→ Passage to read:
# My attempt at a clay betta



## OpalBones (Apr 10, 2014)

Polymer clay and acyclic paint with some nail polish on top for the sparkly scales. My first attempts were sadly burned in the oven but with this guy I tried some new techniques and I managed now to burn it up. lol

When I hold it up to Teodor's tank he flares at it so I guess that is a good compliment.

Maybe I will open commissions for these only I had a limited supply of paint so they would all be the colors of the clay used.


----------



## mepxx (Mar 8, 2015)

Thats so cool!  i love that you added nail polish for detailing thats so smart


----------



## rubbie5837 (Dec 22, 2014)

OMG! That's too cool! I want one!!!


----------



## OpalBones (Apr 10, 2014)

Thank you, Mepxx and Rubbie! I need to practice some more and will update this thread with photos of any new clay bettas I make.


----------



## rubbie5837 (Dec 22, 2014)

Definitely following. That would be a great memento for people to have of their bettas. If you ever decide to sale any for people, lmk. I would love to have one of each of my guys. I have mementos of all of my other pets throughout my life. But that's too cool.


----------



## RussellTheShihTzu (Mar 19, 2013)

Very nice! An artistic bone I do not have.


----------



## OpalBones (Apr 10, 2014)

RussellTheShihTzu said:


> Very nice! An artistic bone I do not have.


Thank you!


----------



## LolaQuigs (Mar 28, 2010)

Cute!


----------



## OpalBones (Apr 10, 2014)

I made another, this one an orange double tail male. 









I'm not terribly attached to this one and would be willing to trade or sell. The white powder on it is flour that it was baked in and should rinse right of with some brushing from an old toothbrush. Due to my lacking in paint I cannot paint it for you unless you want it pure white, black, or a clear coat over the clay.


----------



## Elleth (Feb 23, 2015)

Following. Really neat idea!


----------



## OpalBones (Apr 10, 2014)

Elleth said:


> Following. Really neat idea!


Thank you!


----------



## Axeria (Feb 6, 2015)

Oooh! These are awsome! I have tons of polymer clay, might try to make some myself


----------



## OpalBones (Apr 10, 2014)

Axeria said:


> Oooh! These are awsome! I have tons of polymer clay, might try to make some myself


Thank you! Yes you should it's a ton of fun!


----------

→ Information:

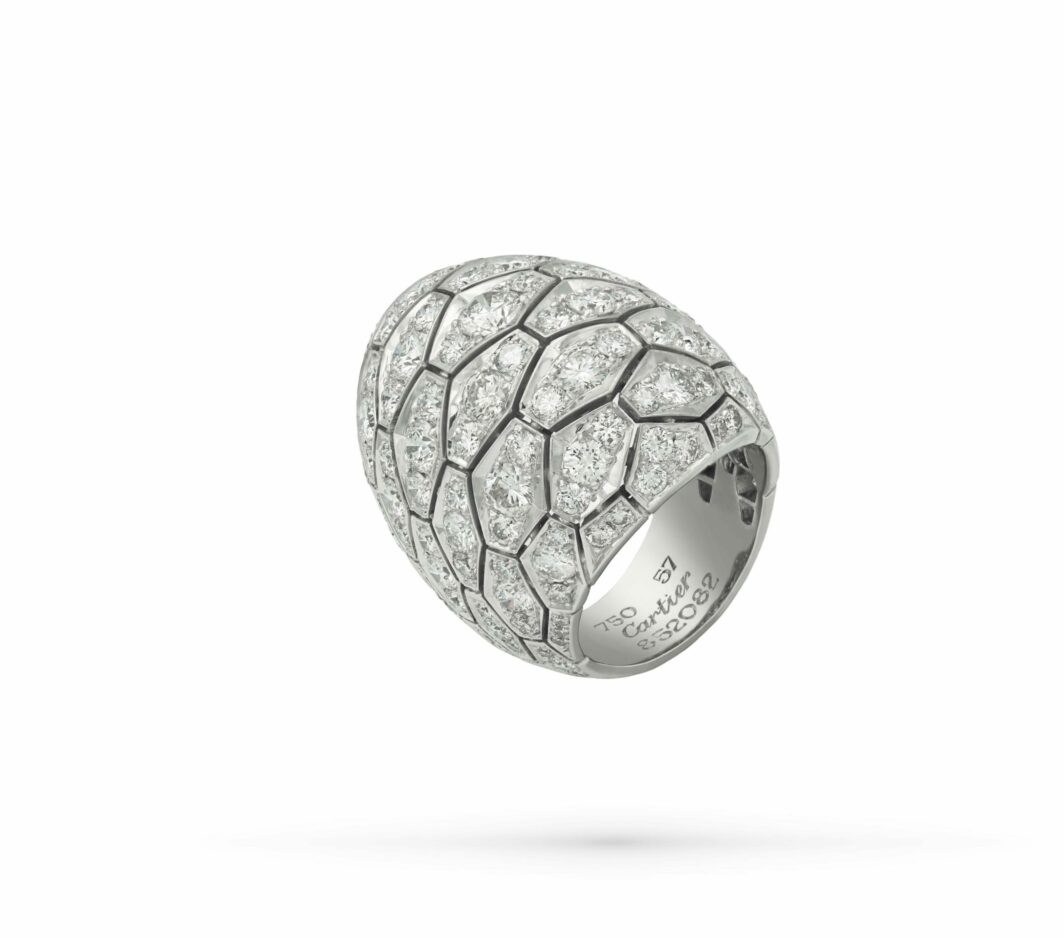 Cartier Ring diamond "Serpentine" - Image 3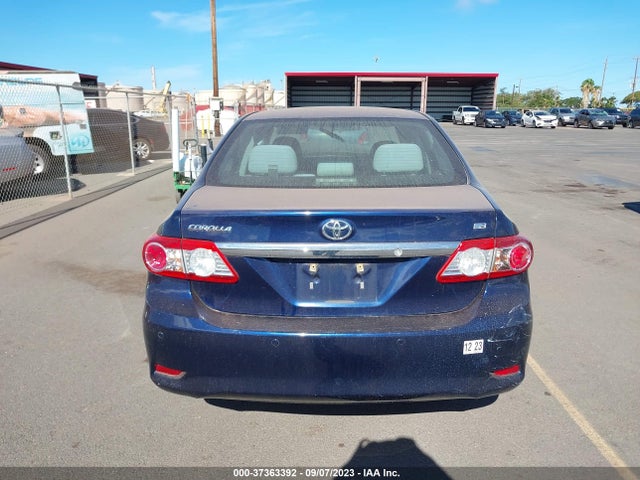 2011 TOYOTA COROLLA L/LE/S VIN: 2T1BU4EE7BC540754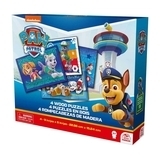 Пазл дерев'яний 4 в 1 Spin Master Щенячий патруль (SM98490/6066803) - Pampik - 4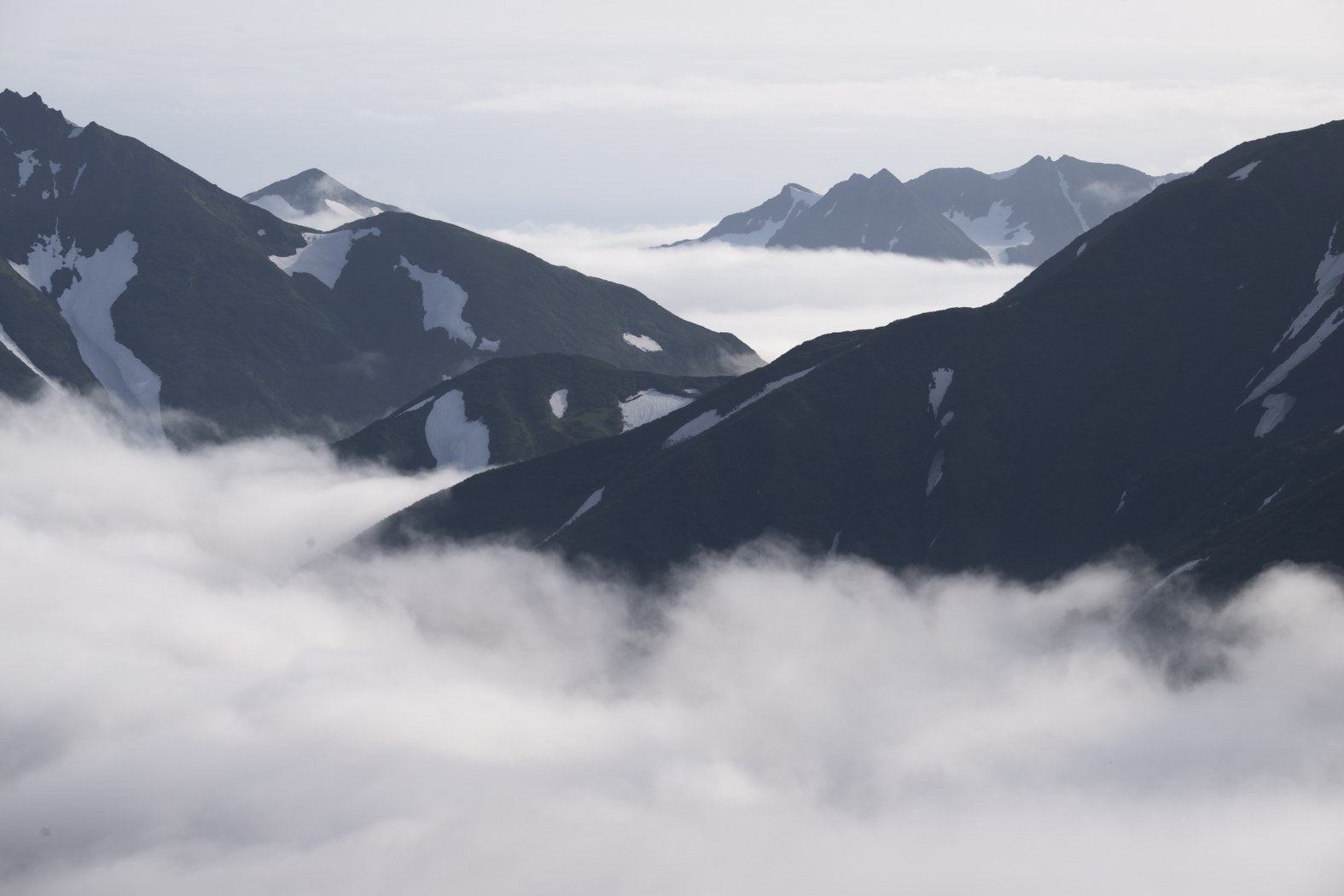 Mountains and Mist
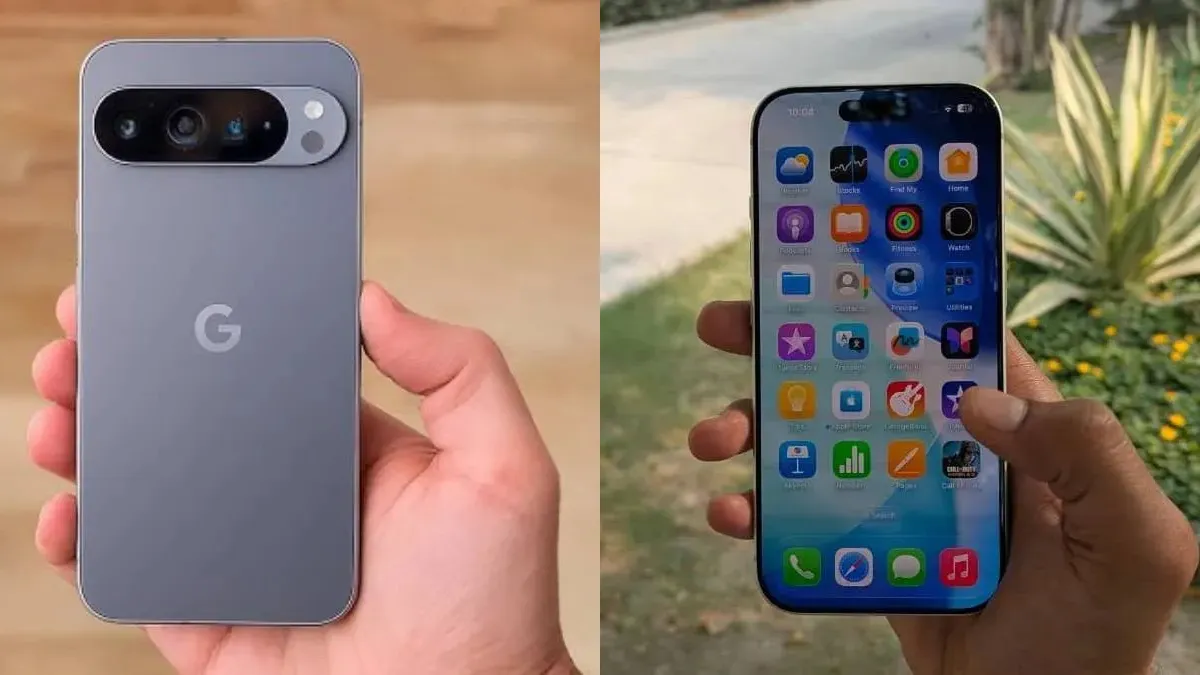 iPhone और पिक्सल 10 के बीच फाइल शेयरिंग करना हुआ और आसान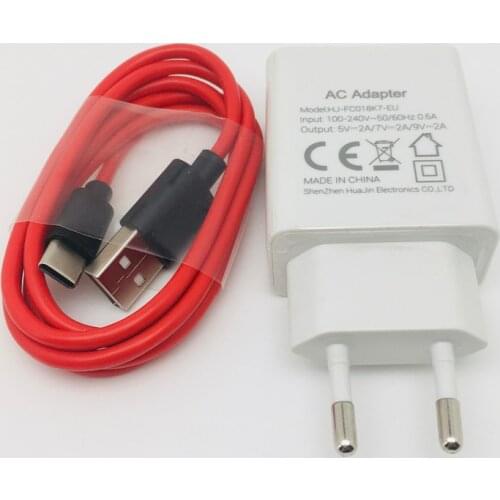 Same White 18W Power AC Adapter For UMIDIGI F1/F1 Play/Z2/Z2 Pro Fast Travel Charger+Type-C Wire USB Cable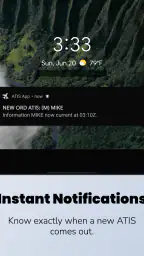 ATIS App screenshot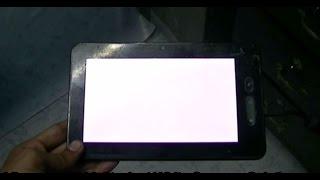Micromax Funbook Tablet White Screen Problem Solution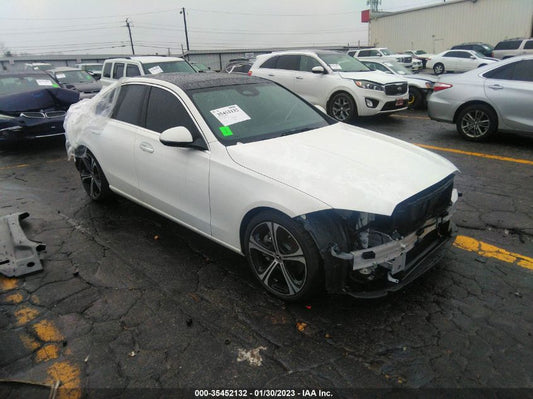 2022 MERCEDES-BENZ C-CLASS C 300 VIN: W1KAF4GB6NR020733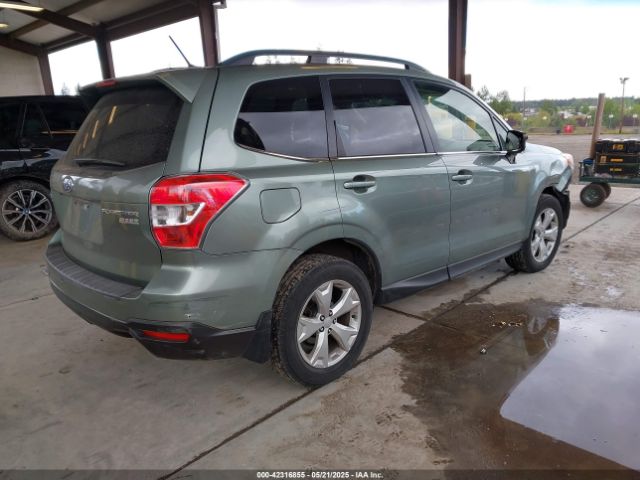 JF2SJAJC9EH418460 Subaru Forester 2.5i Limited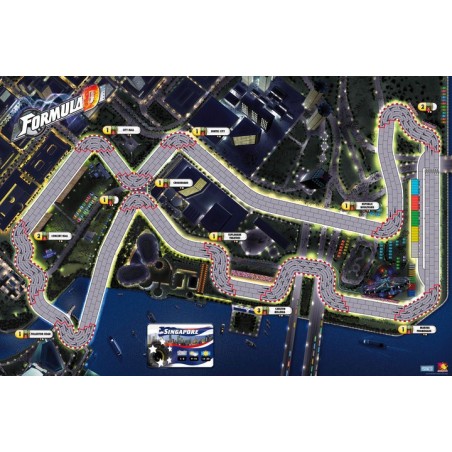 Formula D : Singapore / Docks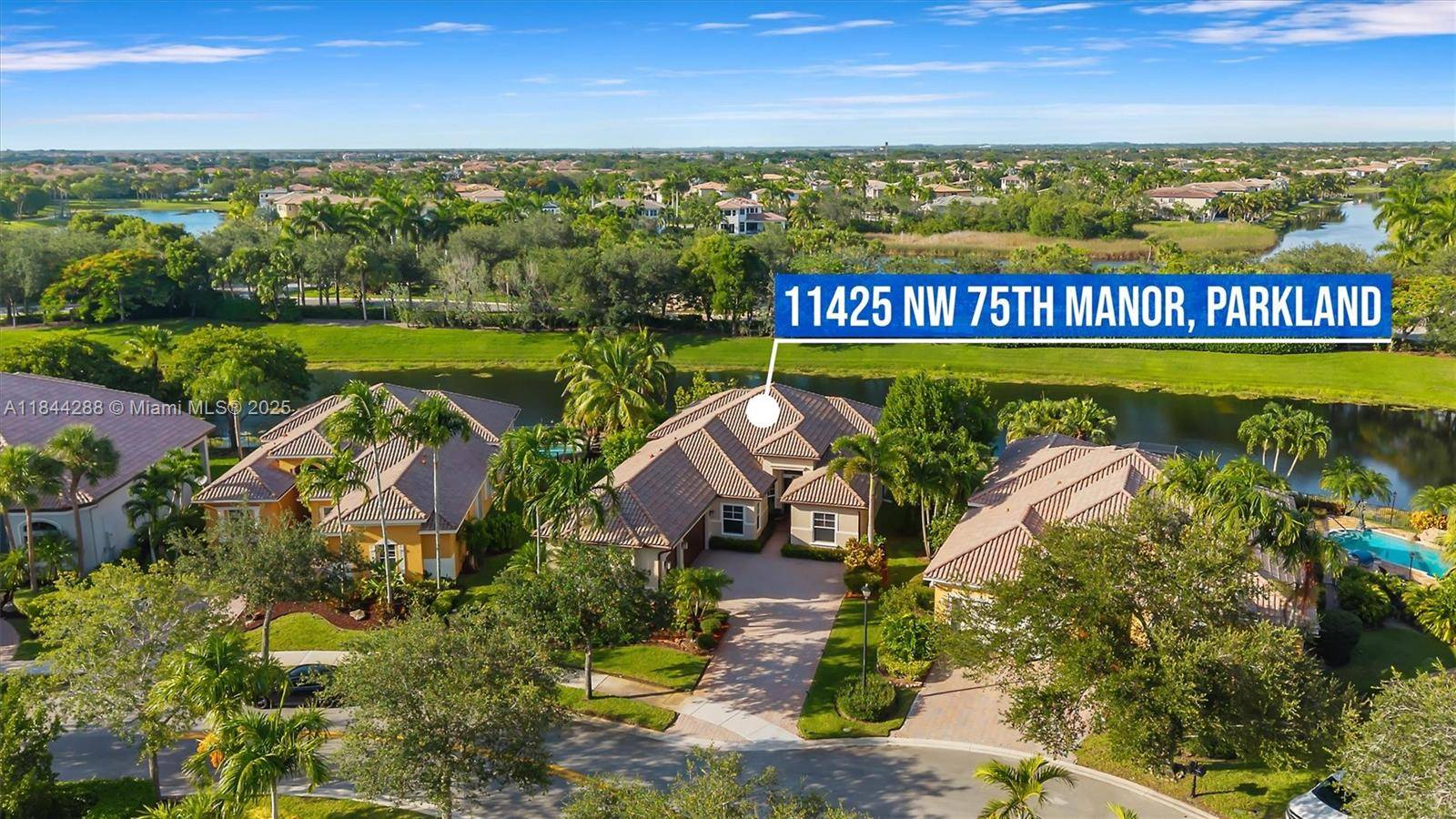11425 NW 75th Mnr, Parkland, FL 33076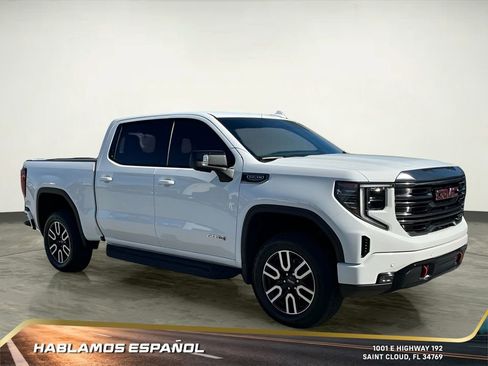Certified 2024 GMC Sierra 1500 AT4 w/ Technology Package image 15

→ Work request 1: Reproduce a passage from the clay betta thread: begin at the words "Definitely following. That" and stop after the words "(Mar 19, 2013)".
→ Work request 2: List the usernames of everyone who posted in the clay betta thread, naming each one once.
The records are separate material, unrelated to the clay betta thread.

→ Task result 1:
Definitely following. That would be a great memento for people to have of their bettas. If you ever decide to sale any for people, lmk. I would love to have one of each of my guys. I have mementos of all of my other pets throughout my life. But that's too cool.


----------



## RussellTheShihTzu (Mar 19, 2013)

→ Task result 2: OpalBones, mepxx, rubbie5837, RussellTheShihTzu, LolaQuigs, Elleth, Axeria